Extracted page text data
────────────────────

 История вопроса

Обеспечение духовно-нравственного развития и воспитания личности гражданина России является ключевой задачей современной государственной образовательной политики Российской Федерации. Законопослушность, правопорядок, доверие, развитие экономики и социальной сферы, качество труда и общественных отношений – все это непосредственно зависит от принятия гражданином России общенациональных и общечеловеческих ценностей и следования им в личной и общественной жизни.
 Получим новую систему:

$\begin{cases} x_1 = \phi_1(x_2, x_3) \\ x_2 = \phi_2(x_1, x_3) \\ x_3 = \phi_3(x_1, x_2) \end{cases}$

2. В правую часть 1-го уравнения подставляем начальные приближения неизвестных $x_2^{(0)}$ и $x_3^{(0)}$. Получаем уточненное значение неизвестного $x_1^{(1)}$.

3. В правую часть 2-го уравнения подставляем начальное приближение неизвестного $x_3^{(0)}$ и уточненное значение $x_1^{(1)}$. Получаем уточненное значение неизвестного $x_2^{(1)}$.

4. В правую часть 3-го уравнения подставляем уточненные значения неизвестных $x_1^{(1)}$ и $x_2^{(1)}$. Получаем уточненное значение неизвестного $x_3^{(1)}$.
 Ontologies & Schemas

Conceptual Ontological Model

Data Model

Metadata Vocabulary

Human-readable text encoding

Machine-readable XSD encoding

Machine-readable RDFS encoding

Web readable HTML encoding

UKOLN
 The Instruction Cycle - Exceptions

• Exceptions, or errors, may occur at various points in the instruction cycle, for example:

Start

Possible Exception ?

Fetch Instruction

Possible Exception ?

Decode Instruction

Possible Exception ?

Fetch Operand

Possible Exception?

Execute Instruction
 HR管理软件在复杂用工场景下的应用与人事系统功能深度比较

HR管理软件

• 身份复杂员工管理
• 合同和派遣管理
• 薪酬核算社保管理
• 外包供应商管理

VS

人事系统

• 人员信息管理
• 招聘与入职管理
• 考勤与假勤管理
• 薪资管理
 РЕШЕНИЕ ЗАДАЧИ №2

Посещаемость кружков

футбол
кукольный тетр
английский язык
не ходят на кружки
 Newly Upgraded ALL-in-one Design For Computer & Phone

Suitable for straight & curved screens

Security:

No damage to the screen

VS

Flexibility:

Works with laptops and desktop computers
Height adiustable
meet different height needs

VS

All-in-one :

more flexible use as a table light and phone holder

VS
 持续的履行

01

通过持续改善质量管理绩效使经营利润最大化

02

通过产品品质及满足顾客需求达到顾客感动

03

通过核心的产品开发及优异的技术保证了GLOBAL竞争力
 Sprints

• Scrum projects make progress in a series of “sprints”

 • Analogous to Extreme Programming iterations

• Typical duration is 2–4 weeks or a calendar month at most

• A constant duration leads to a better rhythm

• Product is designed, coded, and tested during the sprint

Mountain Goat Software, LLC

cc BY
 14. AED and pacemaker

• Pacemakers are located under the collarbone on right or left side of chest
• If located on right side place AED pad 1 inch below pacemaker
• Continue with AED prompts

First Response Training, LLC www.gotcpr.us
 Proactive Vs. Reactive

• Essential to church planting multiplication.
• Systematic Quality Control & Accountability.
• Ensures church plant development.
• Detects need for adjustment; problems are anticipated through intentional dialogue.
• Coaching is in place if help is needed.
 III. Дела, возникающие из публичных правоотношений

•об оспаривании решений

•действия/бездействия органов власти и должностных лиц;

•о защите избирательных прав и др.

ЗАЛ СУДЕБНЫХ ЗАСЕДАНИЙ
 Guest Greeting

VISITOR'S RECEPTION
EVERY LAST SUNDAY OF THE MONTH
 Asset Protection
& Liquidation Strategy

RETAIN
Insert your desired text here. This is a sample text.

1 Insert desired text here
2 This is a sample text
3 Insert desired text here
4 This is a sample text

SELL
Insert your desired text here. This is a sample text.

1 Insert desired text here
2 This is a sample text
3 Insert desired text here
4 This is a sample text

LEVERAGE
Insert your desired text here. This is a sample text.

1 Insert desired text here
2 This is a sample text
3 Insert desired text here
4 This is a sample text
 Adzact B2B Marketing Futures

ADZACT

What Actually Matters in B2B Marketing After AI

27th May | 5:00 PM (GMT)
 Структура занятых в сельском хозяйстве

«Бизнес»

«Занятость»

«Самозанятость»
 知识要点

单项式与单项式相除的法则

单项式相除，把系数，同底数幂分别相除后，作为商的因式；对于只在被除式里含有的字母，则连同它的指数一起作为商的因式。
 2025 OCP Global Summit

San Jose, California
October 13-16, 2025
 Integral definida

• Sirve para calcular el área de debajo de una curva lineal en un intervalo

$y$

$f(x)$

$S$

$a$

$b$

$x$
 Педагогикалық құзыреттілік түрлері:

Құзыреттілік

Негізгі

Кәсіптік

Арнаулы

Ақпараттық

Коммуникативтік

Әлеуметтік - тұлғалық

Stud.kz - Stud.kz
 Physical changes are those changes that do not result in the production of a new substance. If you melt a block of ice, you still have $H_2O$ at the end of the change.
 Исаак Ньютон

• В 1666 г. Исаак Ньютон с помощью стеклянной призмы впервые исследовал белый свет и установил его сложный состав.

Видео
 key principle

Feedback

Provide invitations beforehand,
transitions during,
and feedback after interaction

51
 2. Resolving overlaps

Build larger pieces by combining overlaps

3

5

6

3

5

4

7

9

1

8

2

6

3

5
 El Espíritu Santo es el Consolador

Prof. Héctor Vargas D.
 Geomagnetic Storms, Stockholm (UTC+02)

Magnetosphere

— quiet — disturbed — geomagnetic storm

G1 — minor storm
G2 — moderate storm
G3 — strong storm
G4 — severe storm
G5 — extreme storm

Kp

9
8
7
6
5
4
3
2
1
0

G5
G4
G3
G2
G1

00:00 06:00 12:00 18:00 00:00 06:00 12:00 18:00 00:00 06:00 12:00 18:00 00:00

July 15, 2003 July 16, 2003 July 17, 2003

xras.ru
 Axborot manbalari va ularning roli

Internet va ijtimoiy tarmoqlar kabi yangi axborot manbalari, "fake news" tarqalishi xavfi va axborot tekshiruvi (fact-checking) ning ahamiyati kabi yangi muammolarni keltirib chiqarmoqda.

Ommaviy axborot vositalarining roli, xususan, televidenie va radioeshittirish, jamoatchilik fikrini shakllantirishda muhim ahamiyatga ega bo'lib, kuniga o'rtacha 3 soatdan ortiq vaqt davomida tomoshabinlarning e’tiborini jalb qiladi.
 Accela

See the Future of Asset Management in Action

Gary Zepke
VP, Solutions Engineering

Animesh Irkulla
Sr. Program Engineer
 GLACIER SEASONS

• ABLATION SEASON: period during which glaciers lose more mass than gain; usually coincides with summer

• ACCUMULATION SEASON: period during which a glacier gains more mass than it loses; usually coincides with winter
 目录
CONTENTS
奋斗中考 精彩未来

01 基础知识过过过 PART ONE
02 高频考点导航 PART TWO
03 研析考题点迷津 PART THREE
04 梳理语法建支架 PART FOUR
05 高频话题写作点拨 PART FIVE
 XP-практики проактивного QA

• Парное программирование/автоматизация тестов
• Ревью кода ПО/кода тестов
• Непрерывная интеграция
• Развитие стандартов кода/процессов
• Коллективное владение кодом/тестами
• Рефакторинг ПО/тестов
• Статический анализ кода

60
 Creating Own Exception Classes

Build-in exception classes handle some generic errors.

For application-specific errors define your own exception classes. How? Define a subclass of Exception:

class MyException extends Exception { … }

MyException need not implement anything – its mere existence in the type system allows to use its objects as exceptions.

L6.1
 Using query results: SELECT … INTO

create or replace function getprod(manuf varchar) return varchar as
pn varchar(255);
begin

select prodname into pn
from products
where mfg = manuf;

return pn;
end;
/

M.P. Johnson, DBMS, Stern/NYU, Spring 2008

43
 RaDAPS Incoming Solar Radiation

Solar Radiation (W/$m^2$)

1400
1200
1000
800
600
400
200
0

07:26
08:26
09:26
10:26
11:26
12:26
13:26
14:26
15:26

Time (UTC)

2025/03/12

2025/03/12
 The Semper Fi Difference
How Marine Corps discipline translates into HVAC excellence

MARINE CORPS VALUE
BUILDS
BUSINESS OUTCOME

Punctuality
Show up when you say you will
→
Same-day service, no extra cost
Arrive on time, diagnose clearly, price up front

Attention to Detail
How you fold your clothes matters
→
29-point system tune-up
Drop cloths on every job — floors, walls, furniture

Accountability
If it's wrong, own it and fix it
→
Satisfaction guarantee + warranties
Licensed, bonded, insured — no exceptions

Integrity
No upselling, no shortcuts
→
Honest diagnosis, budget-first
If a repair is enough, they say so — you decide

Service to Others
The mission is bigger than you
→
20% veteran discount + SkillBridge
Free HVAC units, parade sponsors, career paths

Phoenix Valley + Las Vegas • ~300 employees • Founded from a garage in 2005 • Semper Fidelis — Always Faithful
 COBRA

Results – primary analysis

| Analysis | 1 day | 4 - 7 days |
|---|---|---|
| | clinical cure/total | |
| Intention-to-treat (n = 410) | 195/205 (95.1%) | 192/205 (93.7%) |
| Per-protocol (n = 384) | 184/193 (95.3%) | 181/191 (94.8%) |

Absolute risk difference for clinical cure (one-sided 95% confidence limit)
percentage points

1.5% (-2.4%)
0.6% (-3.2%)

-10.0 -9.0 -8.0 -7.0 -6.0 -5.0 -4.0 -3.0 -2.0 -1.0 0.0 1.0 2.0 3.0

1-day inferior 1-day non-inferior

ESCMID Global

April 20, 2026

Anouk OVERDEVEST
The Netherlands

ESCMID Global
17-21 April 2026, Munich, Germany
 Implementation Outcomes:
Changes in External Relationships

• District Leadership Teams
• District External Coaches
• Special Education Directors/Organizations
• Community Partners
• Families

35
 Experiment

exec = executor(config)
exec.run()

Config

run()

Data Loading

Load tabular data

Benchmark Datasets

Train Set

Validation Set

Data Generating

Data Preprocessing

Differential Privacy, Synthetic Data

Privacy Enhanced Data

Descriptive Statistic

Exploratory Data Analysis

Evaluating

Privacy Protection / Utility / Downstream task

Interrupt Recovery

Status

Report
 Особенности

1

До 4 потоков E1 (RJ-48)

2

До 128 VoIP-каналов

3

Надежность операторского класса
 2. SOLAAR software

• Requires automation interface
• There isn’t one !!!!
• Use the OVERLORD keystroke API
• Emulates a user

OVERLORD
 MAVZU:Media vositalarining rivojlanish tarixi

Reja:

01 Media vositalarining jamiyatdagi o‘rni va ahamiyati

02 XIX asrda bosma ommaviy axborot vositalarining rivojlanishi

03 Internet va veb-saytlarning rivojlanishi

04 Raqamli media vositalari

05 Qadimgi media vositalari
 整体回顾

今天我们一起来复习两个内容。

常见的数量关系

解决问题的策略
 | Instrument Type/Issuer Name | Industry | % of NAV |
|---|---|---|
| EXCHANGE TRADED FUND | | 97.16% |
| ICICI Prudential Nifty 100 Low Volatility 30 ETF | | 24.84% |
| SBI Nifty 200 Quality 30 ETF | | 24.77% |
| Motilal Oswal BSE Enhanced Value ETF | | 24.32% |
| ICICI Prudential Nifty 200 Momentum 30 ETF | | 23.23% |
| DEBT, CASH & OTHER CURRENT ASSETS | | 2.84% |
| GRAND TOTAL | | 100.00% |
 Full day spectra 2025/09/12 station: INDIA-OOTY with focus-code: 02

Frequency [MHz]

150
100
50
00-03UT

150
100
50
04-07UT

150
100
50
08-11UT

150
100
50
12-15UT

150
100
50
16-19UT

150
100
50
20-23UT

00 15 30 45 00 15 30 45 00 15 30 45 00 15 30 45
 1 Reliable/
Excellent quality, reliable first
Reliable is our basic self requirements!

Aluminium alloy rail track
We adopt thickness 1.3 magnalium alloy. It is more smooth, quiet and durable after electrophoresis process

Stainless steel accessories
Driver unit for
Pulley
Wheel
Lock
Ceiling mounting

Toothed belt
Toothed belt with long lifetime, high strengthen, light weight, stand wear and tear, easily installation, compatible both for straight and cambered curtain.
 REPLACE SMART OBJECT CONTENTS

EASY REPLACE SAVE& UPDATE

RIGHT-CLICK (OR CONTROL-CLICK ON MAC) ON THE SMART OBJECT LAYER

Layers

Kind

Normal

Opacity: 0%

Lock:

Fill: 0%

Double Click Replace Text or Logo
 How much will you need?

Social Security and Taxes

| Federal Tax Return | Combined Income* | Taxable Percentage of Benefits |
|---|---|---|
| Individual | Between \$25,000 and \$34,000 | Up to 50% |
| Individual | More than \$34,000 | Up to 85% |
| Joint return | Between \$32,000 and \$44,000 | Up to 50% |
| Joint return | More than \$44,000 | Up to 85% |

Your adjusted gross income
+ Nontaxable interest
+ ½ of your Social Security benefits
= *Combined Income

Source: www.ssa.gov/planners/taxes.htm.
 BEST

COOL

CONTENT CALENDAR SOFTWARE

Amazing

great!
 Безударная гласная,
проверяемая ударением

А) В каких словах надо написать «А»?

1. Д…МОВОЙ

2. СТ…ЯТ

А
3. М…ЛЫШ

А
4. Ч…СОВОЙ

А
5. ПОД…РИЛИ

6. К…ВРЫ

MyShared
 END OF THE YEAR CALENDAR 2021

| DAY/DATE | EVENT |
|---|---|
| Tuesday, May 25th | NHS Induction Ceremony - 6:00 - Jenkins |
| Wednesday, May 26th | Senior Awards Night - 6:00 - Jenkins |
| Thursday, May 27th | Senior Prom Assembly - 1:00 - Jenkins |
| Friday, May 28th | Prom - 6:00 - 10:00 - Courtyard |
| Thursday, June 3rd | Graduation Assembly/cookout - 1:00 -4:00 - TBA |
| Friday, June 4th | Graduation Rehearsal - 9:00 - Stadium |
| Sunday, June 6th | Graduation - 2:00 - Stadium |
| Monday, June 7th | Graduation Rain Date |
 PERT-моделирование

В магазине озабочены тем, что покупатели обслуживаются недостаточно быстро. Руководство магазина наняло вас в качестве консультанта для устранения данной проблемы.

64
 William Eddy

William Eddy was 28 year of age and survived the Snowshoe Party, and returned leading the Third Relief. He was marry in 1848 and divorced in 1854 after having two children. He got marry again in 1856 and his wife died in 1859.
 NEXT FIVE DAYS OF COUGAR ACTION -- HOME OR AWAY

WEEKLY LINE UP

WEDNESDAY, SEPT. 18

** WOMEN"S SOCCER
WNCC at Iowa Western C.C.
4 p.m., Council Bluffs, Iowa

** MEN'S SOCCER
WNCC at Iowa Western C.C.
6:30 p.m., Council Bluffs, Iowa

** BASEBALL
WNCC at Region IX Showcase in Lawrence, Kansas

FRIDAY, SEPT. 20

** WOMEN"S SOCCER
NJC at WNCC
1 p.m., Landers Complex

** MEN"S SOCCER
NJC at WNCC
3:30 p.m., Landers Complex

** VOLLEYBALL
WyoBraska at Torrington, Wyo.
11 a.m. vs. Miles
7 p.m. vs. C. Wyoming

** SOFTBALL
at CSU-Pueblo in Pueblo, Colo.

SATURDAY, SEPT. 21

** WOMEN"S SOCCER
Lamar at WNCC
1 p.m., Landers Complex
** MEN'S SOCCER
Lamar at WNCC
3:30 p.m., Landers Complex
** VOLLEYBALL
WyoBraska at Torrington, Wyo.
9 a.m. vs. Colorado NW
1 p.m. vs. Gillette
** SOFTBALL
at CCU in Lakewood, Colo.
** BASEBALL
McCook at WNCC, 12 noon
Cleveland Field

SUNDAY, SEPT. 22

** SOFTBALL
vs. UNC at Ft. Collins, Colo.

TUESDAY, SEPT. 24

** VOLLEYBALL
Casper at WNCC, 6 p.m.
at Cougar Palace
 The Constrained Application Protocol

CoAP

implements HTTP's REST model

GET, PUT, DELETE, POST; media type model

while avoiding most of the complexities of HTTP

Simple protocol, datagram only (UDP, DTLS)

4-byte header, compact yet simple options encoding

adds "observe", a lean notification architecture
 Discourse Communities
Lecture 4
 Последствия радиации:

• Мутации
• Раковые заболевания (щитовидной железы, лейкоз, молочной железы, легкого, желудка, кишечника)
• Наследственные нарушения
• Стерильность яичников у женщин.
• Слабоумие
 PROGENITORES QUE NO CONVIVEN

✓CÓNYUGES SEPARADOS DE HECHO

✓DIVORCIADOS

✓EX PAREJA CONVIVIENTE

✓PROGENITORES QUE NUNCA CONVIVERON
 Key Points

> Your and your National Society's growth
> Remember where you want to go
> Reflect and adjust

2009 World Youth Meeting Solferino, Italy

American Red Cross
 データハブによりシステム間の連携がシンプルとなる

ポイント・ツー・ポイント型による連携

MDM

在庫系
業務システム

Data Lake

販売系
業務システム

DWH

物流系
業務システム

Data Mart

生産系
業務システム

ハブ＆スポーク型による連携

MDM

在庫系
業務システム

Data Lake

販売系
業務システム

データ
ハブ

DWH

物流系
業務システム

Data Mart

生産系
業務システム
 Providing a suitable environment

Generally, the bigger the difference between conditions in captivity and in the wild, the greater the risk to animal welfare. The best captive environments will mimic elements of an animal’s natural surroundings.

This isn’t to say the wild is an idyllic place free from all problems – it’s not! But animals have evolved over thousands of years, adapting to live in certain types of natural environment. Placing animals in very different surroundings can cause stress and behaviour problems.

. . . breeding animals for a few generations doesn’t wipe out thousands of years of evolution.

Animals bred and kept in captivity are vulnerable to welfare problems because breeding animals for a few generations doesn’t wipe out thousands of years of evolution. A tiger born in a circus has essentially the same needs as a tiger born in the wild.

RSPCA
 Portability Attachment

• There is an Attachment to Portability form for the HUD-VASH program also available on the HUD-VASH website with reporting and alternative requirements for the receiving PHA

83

────────────────────

§ PROBLEM DETAILS
Scan the lines above for "Rain Date |" and for "Simple protocol, datagram only (UDP, DTLS)". Repeat exactly the line holding each of them and every line in between.

§ ANSWER TO THIS PROBLEM
| Monday, June 7th | Graduation Rain Date |
 PERT-моделирование

В магазине озабочены тем, что покупатели обслуживаются недостаточно быстро. Руководство магазина наняло вас в качестве консультанта для устранения данной проблемы.

64
 William Eddy

William Eddy was 28 year of age and survived the Snowshoe Party, and returned leading the Third Relief. He was marry in 1848 and divorced in 1854 after having two children. He got marry again in 1856 and his wife died in 1859.
 NEXT FIVE DAYS OF COUGAR ACTION -- HOME OR AWAY

WEEKLY LINE UP

WEDNESDAY, SEPT. 18

** WOMEN"S SOCCER
WNCC at Iowa Western C.C.
4 p.m., Council Bluffs, Iowa

** MEN'S SOCCER
WNCC at Iowa Western C.C.
6:30 p.m., Council Bluffs, Iowa

** BASEBALL
WNCC at Region IX Showcase in Lawrence, Kansas

FRIDAY, SEPT. 20

** WOMEN"S SOCCER
NJC at WNCC
1 p.m., Landers Complex

** MEN"S SOCCER
NJC at WNCC
3:30 p.m., Landers Complex

** VOLLEYBALL
WyoBraska at Torrington, Wyo.
11 a.m. vs. Miles
7 p.m. vs. C. Wyoming

** SOFTBALL
at CSU-Pueblo in Pueblo, Colo.

SATURDAY, SEPT. 21

** WOMEN"S SOCCER
Lamar at WNCC
1 p.m., Landers Complex
** MEN'S SOCCER
Lamar at WNCC
3:30 p.m., Landers Complex
** VOLLEYBALL
WyoBraska at Torrington, Wyo.
9 a.m. vs. Colorado NW
1 p.m. vs. Gillette
** SOFTBALL
at CCU in Lakewood, Colo.
** BASEBALL
McCook at WNCC, 12 noon
Cleveland Field

SUNDAY, SEPT. 22

** SOFTBALL
vs. UNC at Ft. Collins, Colo.

TUESDAY, SEPT. 24

** VOLLEYBALL
Casper at WNCC, 6 p.m.
at Cougar Palace
 The Constrained Application Protocol

CoAP

implements HTTP's REST model

GET, PUT, DELETE, POST; media type model

while avoiding most of the complexities of HTTP

Simple protocol, datagram only (UDP, DTLS)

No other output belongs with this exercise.